Why? Its because although using demographic information is statistically informative for the goal of predicting crime when base rates differ, it is not something that is under the control of individuals --- they can control their own choices, but not what group they were born into. And making decisions about individuals using information that is not under their control has the effect of distorting their dis-incentive to commit crime --- it ends up providing less of a dis-incentive to individuals from the higher crime group (since they are more likely to be wrongly incarcerated even if they don't commit a crime). And because in our model people are rational actors, minimizing crime is all about managing incentives.
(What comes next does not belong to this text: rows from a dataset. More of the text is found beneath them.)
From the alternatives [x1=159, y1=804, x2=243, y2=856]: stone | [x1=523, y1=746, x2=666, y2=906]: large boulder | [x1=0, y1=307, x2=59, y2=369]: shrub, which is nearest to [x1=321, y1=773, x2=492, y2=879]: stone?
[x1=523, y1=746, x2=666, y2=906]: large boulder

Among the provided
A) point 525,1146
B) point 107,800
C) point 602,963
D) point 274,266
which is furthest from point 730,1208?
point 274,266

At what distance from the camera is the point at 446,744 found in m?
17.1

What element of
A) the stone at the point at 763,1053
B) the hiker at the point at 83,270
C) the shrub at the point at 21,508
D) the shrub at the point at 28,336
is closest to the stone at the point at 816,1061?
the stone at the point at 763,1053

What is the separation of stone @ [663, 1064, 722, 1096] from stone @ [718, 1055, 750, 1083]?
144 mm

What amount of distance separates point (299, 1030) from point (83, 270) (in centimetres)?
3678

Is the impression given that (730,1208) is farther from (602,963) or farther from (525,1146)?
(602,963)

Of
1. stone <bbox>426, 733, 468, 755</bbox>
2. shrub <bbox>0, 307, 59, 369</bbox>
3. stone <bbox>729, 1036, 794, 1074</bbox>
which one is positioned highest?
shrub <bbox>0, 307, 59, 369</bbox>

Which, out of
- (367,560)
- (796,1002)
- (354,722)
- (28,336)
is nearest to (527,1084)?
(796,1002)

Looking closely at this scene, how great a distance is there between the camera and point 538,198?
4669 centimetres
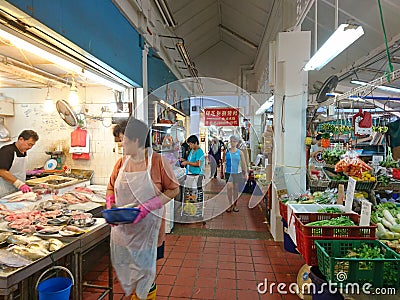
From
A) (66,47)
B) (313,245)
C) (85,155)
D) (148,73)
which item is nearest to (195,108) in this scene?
(148,73)

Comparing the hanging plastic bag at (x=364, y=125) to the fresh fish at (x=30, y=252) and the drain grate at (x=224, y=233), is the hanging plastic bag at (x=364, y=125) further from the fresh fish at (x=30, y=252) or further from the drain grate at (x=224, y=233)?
the fresh fish at (x=30, y=252)

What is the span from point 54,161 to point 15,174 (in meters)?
0.86

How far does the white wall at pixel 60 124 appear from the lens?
13.7ft

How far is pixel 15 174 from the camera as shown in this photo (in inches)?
131

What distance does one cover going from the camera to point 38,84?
404cm

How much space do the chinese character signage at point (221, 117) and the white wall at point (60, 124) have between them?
270 centimetres

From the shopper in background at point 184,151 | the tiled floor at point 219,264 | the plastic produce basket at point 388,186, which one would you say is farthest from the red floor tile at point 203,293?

This is our baseline model, and in the paper we introduce a number of extensions, generalizations, and elaborations on the model in order to stress-test it. The conclusions continue to hold in more elaborate and general settings, but at a high level, the key assumptions that are needed to reach them are that:

- The underlying base rates are rationally responsive to the decision rule used by society.
- Signals are observed at the same rates across populations, and
- The signals are conditionally independent of an individual’s group, conditioned on the individual’s decision about whether or not to commit crime.

Here, conditions (2) and (3) are unlikely to hold precisely in most situations, but we show that they can be relaxed in various ways while still preserving the core conclusion.

But more generally, if we are in a setting in which we believe that individual decisions are rationally made in response to the deployed classifier, and yet the deployed classifier does not equalize false positive and negative rates, then this is an indication that

*either*the deployed classifier is sub-optimal (for the purpose of minimizing crime rates), or that one of conditions (2) and (3) fails to hold. Since in fairness relevant settings, the failure of conditions (2) and (3) is itself undesirable, this can be a diagnostic to highlight discriminatory conditions earlier in the pipeline than the final incarceration rule. In particular, if conditions (2) or (3) fail to hold, then imposing technical fairness constraints on a deployed classifier may be premature, and instead attention should be focused on structural differences in the observations that are being fed into the deployed classifier.